[Begin Supplied material]

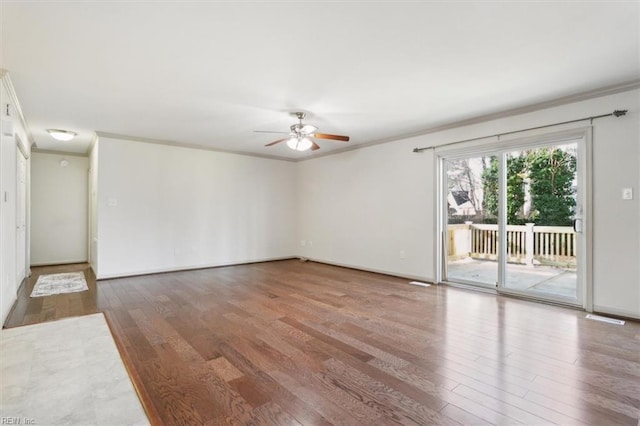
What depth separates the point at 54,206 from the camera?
703cm

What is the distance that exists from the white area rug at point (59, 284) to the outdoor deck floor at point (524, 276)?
590cm

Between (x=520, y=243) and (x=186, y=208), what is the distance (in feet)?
19.1

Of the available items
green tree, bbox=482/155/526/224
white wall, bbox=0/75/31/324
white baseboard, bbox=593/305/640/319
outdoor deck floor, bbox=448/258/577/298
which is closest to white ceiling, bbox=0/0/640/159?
white wall, bbox=0/75/31/324

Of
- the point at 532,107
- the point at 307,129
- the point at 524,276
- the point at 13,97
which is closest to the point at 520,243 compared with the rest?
the point at 524,276

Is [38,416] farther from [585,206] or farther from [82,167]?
[82,167]

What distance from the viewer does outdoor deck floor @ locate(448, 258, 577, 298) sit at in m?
4.02

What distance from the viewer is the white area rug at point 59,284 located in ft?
15.2

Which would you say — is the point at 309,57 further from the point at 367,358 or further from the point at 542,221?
the point at 542,221

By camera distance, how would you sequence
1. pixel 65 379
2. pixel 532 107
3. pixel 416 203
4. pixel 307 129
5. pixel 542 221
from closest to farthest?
pixel 65 379 → pixel 532 107 → pixel 542 221 → pixel 307 129 → pixel 416 203

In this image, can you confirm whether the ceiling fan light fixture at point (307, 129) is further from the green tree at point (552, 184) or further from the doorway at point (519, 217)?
the green tree at point (552, 184)

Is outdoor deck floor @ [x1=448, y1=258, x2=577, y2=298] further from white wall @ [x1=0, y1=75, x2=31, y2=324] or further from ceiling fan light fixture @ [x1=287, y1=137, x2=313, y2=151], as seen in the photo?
white wall @ [x1=0, y1=75, x2=31, y2=324]

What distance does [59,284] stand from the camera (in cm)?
509

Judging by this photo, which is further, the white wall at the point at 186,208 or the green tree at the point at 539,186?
the white wall at the point at 186,208

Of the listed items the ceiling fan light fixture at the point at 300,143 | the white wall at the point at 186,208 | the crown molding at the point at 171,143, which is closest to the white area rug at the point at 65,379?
the white wall at the point at 186,208
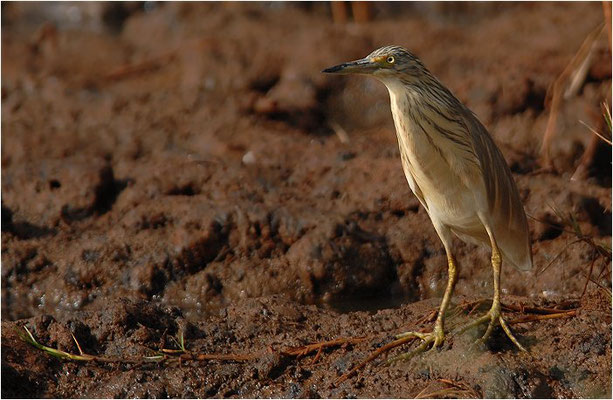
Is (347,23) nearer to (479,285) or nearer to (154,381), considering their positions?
(479,285)

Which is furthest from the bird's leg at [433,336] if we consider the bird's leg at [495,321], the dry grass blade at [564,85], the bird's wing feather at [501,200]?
the dry grass blade at [564,85]

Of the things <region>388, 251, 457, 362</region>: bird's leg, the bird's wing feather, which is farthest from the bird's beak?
<region>388, 251, 457, 362</region>: bird's leg

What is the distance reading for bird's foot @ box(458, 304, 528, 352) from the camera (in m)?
4.57

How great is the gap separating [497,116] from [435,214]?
Result: 266cm

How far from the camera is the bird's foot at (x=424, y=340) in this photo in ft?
15.2

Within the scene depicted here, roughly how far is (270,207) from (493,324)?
1.95 metres

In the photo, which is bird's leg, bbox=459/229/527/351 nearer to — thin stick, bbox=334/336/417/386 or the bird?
the bird

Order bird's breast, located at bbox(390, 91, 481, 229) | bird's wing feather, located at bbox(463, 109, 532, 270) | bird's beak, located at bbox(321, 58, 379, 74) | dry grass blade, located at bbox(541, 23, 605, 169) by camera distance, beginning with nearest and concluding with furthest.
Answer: bird's beak, located at bbox(321, 58, 379, 74) < bird's breast, located at bbox(390, 91, 481, 229) < bird's wing feather, located at bbox(463, 109, 532, 270) < dry grass blade, located at bbox(541, 23, 605, 169)

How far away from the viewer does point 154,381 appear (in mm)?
4609

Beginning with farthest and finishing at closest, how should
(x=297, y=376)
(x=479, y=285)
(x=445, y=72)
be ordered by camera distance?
(x=445, y=72) < (x=479, y=285) < (x=297, y=376)

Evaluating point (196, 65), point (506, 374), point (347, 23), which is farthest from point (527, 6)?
point (506, 374)

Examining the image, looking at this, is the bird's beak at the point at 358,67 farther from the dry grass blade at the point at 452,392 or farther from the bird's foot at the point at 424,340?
the dry grass blade at the point at 452,392

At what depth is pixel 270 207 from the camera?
243 inches

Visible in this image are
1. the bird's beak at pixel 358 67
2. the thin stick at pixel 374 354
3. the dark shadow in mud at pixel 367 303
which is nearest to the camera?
the thin stick at pixel 374 354
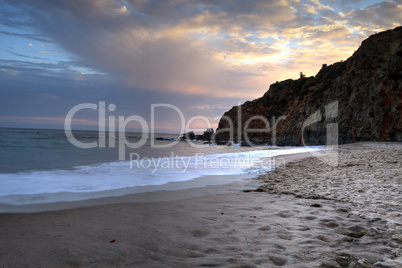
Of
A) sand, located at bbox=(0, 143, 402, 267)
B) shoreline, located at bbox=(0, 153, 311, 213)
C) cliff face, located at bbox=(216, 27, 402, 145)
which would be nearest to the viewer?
sand, located at bbox=(0, 143, 402, 267)

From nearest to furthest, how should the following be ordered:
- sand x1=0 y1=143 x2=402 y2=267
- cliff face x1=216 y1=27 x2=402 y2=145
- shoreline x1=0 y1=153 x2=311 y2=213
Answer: sand x1=0 y1=143 x2=402 y2=267, shoreline x1=0 y1=153 x2=311 y2=213, cliff face x1=216 y1=27 x2=402 y2=145

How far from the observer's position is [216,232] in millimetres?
2650

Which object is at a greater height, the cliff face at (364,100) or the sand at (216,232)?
the cliff face at (364,100)

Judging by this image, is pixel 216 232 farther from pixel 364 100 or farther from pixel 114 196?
pixel 364 100

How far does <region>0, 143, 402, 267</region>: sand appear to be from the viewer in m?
2.01

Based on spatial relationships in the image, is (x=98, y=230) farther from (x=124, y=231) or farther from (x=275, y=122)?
(x=275, y=122)

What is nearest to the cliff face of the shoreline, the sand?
the sand

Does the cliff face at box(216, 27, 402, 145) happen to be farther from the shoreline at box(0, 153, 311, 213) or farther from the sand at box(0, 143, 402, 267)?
the shoreline at box(0, 153, 311, 213)

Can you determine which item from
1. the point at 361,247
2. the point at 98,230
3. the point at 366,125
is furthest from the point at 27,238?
the point at 366,125

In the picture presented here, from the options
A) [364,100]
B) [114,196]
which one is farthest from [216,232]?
[364,100]

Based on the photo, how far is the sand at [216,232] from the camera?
201cm

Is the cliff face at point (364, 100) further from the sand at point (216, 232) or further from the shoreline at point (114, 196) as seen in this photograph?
the shoreline at point (114, 196)

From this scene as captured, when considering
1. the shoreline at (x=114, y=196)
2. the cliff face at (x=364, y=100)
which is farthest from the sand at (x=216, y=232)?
the cliff face at (x=364, y=100)

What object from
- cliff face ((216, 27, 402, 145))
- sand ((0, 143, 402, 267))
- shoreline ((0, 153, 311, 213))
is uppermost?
cliff face ((216, 27, 402, 145))
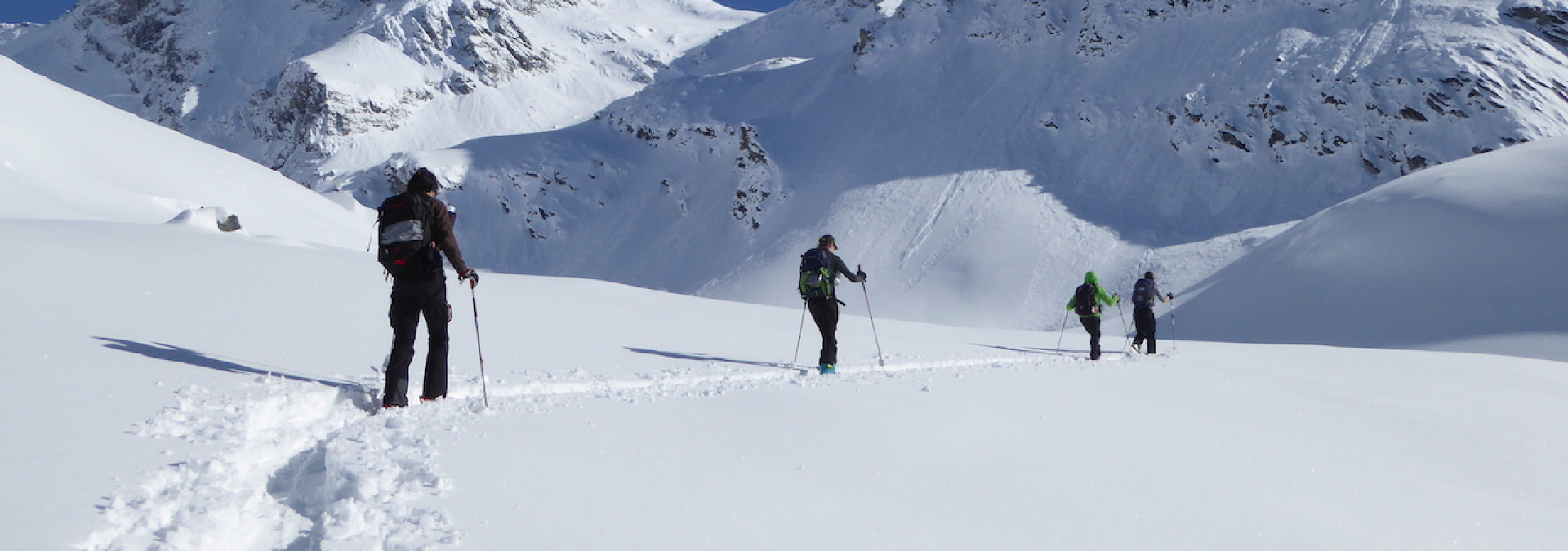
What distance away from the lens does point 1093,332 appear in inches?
603

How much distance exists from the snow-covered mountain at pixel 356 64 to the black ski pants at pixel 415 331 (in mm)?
89543

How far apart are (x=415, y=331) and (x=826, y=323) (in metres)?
5.31

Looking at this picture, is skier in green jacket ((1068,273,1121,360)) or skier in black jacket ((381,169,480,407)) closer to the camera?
skier in black jacket ((381,169,480,407))

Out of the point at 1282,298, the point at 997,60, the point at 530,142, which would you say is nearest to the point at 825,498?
the point at 1282,298

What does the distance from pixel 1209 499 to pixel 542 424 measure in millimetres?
4000

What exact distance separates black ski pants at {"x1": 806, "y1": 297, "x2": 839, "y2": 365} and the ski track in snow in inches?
159

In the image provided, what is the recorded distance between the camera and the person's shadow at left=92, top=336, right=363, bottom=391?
670 cm

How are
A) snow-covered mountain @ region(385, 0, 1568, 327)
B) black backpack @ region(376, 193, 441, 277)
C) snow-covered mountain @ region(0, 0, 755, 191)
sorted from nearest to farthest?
black backpack @ region(376, 193, 441, 277) → snow-covered mountain @ region(385, 0, 1568, 327) → snow-covered mountain @ region(0, 0, 755, 191)

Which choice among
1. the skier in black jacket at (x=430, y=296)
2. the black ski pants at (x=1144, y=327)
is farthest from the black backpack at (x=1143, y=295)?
the skier in black jacket at (x=430, y=296)

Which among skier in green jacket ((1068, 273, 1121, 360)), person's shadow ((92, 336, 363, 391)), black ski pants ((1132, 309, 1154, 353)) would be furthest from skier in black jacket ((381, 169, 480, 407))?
black ski pants ((1132, 309, 1154, 353))

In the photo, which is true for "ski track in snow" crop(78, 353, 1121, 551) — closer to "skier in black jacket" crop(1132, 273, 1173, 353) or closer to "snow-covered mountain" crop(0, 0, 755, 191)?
"skier in black jacket" crop(1132, 273, 1173, 353)

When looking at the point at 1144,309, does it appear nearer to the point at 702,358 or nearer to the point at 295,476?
the point at 702,358

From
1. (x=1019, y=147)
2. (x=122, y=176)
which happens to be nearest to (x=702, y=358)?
(x=122, y=176)

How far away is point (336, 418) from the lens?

[End Supplied material]

- [What the task asks]: Only the lines from the one containing "Which choice among" through the end of the entries above belong in the answer; repeat them exactly.

- [Output of the exercise]:
Which choice among
1. the skier in black jacket at (x=430, y=296)
2. the black ski pants at (x=1144, y=327)
is farthest from the black backpack at (x=1143, y=295)?
the skier in black jacket at (x=430, y=296)

Which among skier in green jacket ((1068, 273, 1121, 360)), person's shadow ((92, 336, 363, 391)), black ski pants ((1132, 309, 1154, 353)) would be furthest from skier in black jacket ((381, 169, 480, 407))?
black ski pants ((1132, 309, 1154, 353))

In the photo, which is true for "ski track in snow" crop(78, 353, 1121, 551) — closer to "skier in black jacket" crop(1132, 273, 1173, 353) or closer to "snow-covered mountain" crop(0, 0, 755, 191)?
"skier in black jacket" crop(1132, 273, 1173, 353)

When looking at the point at 1144,309, does it appear nearer to the point at 702,358 or nearer to the point at 295,476?
the point at 702,358

From
1. (x=1019, y=147)
2. (x=122, y=176)
which happens to be nearest to (x=702, y=358)?
(x=122, y=176)

How far away is point (336, 418) from the lens?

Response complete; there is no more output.